McDonald’s partnered with Oatly in Austria, brought a double McPlant to the United Kingdom and Ireland and launched a plant-based burger and nuggets in Germany (where it harvested lots of criticism for only making the protein vegan, rather than all the ingredients and preparing them alongside their animal-based counterparts). Heinz UK came to market with vegan versions of two of its most popular canned products (creamy tomato soup and beans with sausages). Hershey released plant-based peanut butter cups. Lastly, two new plant-based innovation centers were announced in the Netherlands.
Public-private partnerships for health and nutrition
The White House elevated hunger, nutrition and health on the corporate agenda with last year’s conference focusing on these topics and the launch of related initiatives. Back in September, Bowery, Chobani, Doordash and Google participated in partnerships to improve food access and affordability.

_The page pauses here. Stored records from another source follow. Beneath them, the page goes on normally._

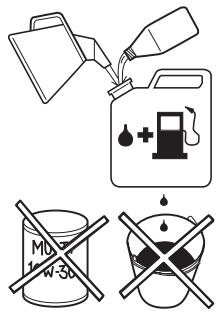 HUSQVARNA 235 R - Mischen - 1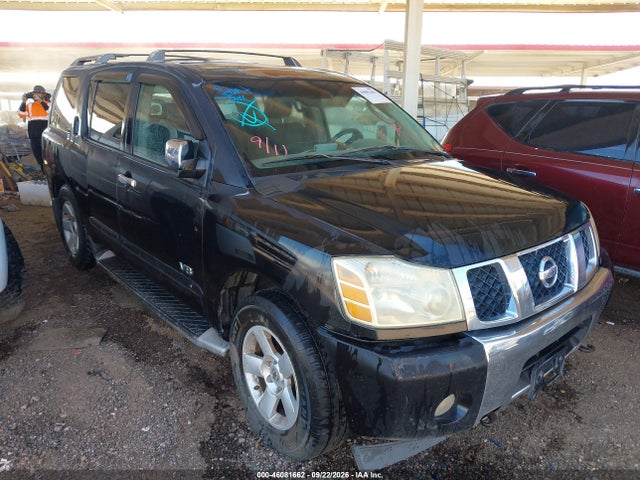2005 Nissan Armada Le მანქანა იყიდება აუქციონზე, vin: 5N1AA08B95N735556, აუქციონის ნომერი: 46081662
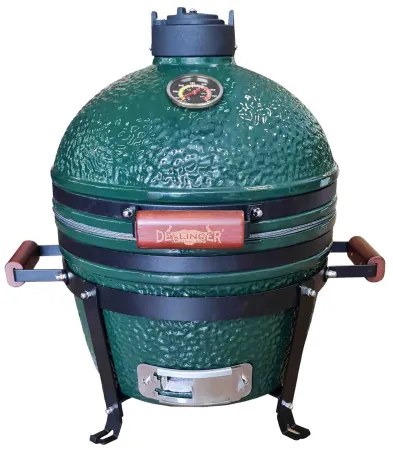 keramický gril kamado Dellinger Smoke&Fire MINIMAX 16" zelený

At the end of Q1, the Biden administration launched an additional challenge supported by Doordash and Instacart, among other organizations. By participating, the online shopping platforms committed to promoting and highlighting more healthy foods, such as fresh produce, on their sites.
The hope is that the White House initiatives will have cascading effects bolstered by market signals pointing in the same direction. It’s been long overdue for food companies to pay better attention to the nutritional quality of the products they manufacture and sell. For example, Nestlé — one of the world’s largest food companies — recently stated that only 37 percent of its net sales come from healthy products. In comparison, 43 percent come from products with poor nutritional quality.
In February, ADM invested $30 million in a new Spanish facility to manufacture probiotics and postbiotics in response to the growing global demand for health and well-being products. Many other food multinationals are leaning into air-fried products or foods that can be prepared in air fryers to appeal to health-conscious consumers.
The crux of this matter is that healthy products are less prone to offering attractive profit margins. So even if the consumer and policy trends turn out to last, food companies will likely continue to have adverse financial incentives to promote unhealthy foods. Products with high margins and addictive features (read: high in salt, fat and carbs) tend to be found in the snack aisle rather than the produce section.